Reference no: EM131145024
For discussion purposes, assume that you have the following situation:
Your product line is automated to 7.0. Your labor costs on first shift are $6.00 per unit, on second shift $9.00 per unit. Material costs are $12.00. Your product is priced at the top of the range, $31.50, so margins are excellent. You have 1000 units of capacity. Last round you ran 165% plant utilization, making 1650 units (and in this perfect world, selling 1649.)
This round (round 7) you will max out your production making 2000 units. Next round you believe you could sell 2400 units. Your competitors could meet your unmet demand if they ratchet up their production on their inferior products, which they will certainly do if they see you are about to stock out.
If you buy 200 units of capacity now, assume that you will produce and sell 400 units with this capacity in Round 8. Further assume a worst case – the $6.8 million investment will be funded by a bond issue at 14.0%.

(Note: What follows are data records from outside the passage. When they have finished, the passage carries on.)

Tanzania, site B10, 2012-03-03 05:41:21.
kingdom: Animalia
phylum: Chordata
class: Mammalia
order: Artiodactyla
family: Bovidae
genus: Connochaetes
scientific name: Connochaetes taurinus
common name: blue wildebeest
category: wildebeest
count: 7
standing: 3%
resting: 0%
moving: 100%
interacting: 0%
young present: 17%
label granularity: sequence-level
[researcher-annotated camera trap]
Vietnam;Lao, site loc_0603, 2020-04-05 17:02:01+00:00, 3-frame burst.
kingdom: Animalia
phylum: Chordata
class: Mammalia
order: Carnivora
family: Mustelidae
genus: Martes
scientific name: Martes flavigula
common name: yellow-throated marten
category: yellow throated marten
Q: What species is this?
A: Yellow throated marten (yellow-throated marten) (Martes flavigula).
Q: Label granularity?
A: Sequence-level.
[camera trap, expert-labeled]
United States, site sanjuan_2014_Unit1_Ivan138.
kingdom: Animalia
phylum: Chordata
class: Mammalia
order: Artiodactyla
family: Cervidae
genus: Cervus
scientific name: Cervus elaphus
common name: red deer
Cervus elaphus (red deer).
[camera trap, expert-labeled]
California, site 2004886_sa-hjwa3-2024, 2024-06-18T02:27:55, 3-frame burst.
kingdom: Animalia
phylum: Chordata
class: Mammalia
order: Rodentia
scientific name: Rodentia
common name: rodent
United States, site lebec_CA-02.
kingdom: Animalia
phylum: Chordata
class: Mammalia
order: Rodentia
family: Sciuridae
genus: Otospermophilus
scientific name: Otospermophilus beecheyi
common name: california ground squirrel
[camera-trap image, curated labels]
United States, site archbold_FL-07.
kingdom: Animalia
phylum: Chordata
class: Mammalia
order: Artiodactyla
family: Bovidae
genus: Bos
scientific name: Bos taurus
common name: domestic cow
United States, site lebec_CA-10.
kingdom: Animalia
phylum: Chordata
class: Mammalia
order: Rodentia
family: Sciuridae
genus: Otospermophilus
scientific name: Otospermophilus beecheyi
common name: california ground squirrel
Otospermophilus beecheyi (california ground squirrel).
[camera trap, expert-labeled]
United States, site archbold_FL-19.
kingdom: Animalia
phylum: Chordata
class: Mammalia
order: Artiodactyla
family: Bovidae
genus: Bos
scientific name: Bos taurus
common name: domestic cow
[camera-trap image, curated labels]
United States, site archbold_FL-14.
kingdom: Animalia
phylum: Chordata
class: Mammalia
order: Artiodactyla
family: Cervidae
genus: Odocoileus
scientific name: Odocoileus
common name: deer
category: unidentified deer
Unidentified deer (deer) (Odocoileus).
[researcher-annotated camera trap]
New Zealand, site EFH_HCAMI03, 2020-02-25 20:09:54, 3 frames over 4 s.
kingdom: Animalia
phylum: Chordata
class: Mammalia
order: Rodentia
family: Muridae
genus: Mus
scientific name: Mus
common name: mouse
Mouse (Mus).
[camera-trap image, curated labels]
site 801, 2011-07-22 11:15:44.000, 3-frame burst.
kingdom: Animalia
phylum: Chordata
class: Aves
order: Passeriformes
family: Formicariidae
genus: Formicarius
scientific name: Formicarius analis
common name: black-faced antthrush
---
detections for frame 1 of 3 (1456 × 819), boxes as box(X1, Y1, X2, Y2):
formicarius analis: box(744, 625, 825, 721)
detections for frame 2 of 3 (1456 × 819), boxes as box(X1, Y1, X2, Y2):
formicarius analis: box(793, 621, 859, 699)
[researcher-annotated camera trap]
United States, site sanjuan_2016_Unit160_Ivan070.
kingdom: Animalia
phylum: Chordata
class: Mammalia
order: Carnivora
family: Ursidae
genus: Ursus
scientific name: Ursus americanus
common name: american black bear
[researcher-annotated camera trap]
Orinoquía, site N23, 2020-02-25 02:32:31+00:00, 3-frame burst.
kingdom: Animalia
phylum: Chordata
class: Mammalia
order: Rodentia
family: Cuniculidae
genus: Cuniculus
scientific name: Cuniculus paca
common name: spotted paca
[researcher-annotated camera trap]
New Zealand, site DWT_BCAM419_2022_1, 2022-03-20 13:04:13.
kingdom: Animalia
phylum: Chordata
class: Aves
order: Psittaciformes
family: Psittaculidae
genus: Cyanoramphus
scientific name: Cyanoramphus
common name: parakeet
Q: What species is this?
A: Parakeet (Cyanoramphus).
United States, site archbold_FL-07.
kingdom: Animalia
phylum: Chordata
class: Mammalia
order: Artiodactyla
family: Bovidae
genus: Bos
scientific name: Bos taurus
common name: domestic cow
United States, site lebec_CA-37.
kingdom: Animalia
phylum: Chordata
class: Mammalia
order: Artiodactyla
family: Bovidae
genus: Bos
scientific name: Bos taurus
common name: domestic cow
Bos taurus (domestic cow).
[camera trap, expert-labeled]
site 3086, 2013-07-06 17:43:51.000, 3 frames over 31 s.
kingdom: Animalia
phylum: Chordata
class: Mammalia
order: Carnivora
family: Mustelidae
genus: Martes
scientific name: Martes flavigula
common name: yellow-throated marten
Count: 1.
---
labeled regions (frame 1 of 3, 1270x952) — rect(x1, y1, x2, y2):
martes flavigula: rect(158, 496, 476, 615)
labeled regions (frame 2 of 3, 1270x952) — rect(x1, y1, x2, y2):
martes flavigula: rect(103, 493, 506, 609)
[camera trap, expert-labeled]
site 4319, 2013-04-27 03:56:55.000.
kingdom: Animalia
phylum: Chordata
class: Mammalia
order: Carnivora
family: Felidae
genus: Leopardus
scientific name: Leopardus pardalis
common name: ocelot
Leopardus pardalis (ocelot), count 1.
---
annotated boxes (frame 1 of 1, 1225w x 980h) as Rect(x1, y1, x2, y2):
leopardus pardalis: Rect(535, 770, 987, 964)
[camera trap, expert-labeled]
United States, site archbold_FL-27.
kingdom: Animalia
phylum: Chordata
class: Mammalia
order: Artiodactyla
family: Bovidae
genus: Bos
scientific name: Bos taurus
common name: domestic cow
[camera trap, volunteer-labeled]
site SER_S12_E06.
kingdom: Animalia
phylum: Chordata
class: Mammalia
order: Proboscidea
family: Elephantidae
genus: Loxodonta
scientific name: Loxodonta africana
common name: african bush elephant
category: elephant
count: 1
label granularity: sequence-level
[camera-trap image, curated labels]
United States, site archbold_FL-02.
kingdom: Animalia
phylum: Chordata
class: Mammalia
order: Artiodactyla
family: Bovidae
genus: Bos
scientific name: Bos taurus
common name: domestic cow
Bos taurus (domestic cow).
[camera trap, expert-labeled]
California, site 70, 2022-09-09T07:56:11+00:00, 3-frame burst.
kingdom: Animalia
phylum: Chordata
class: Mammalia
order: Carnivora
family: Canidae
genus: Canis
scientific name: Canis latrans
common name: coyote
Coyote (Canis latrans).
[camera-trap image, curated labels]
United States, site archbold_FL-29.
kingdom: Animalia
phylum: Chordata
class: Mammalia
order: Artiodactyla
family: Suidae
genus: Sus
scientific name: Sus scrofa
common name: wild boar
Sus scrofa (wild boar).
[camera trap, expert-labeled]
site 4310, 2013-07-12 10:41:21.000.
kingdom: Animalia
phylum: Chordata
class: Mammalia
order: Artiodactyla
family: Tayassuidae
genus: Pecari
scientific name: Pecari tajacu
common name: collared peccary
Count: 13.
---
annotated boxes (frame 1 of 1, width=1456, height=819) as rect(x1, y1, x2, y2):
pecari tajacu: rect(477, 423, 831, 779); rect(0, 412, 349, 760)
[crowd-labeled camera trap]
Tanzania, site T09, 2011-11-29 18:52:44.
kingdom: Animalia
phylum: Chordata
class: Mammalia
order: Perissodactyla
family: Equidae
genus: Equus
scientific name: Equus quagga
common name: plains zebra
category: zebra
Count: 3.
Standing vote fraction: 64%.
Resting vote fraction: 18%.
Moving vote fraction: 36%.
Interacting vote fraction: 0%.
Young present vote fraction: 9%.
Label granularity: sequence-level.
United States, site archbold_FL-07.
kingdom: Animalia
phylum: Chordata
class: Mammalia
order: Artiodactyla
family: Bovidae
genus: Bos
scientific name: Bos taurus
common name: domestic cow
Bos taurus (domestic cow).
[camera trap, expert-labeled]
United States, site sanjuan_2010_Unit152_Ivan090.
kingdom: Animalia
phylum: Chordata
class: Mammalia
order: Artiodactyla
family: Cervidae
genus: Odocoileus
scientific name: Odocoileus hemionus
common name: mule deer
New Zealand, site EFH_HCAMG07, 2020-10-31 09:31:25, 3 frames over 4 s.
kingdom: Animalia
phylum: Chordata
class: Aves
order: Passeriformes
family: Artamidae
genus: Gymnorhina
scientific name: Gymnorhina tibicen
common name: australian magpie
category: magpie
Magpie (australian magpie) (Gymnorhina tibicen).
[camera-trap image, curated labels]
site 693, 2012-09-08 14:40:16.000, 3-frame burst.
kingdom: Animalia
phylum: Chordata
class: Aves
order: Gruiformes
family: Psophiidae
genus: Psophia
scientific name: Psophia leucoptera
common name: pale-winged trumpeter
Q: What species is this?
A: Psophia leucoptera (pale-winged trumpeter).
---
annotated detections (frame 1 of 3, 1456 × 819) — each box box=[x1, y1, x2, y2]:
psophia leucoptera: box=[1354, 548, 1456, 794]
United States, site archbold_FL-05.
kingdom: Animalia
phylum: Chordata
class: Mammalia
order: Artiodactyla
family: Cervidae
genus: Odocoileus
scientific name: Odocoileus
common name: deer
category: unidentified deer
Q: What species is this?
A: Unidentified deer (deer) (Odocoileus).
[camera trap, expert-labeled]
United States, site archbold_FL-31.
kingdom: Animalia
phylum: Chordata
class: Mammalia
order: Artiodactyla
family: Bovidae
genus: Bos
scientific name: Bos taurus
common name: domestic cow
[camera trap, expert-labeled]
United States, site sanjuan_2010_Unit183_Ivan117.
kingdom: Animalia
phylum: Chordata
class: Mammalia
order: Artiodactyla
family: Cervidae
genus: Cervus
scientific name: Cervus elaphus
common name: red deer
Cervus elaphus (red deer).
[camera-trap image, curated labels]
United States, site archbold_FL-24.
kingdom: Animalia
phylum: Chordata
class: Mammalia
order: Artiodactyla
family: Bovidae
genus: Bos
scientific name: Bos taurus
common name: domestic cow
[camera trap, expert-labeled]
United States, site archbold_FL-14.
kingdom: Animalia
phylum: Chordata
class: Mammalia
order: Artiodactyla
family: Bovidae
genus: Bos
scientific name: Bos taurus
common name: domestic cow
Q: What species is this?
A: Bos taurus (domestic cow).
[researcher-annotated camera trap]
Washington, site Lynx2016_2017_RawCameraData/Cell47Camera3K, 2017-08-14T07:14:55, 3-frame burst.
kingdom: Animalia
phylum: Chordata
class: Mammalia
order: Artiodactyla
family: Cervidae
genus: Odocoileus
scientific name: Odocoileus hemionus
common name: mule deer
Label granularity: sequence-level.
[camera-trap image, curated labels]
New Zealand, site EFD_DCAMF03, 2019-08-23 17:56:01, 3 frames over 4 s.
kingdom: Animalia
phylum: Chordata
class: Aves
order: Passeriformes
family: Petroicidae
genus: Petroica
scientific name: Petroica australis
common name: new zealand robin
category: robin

Should you make the investment?
Factors to consider:
For simplicity, consider a single unit of capacity. It would cost $34. You would produce two units with it, one on first shift and one on second. (Floor space is $6. Automation is $4 per unit. You are automated to 7.0, so the cost per unit of capacity is $6 + 7*$4 = $34.)
Depreciation is straight line over 15 years. You will pay depreciation in Round 8.
You will pay the interest (14% on $34) in both Round 7 and Round 8.
Note that the SG&A expenses (promo, sales, R&D, and admin costs) can be ignored since you will spend the this money whether you make the investment or not.
The opportunity cost of a missed sale on first shift is price minus cost of goods minus depreciation minus interest.
With this as background, what is the cash outflow on that single unit of capacity? What is the cash inflow on the first shift unit? On the second shift unit?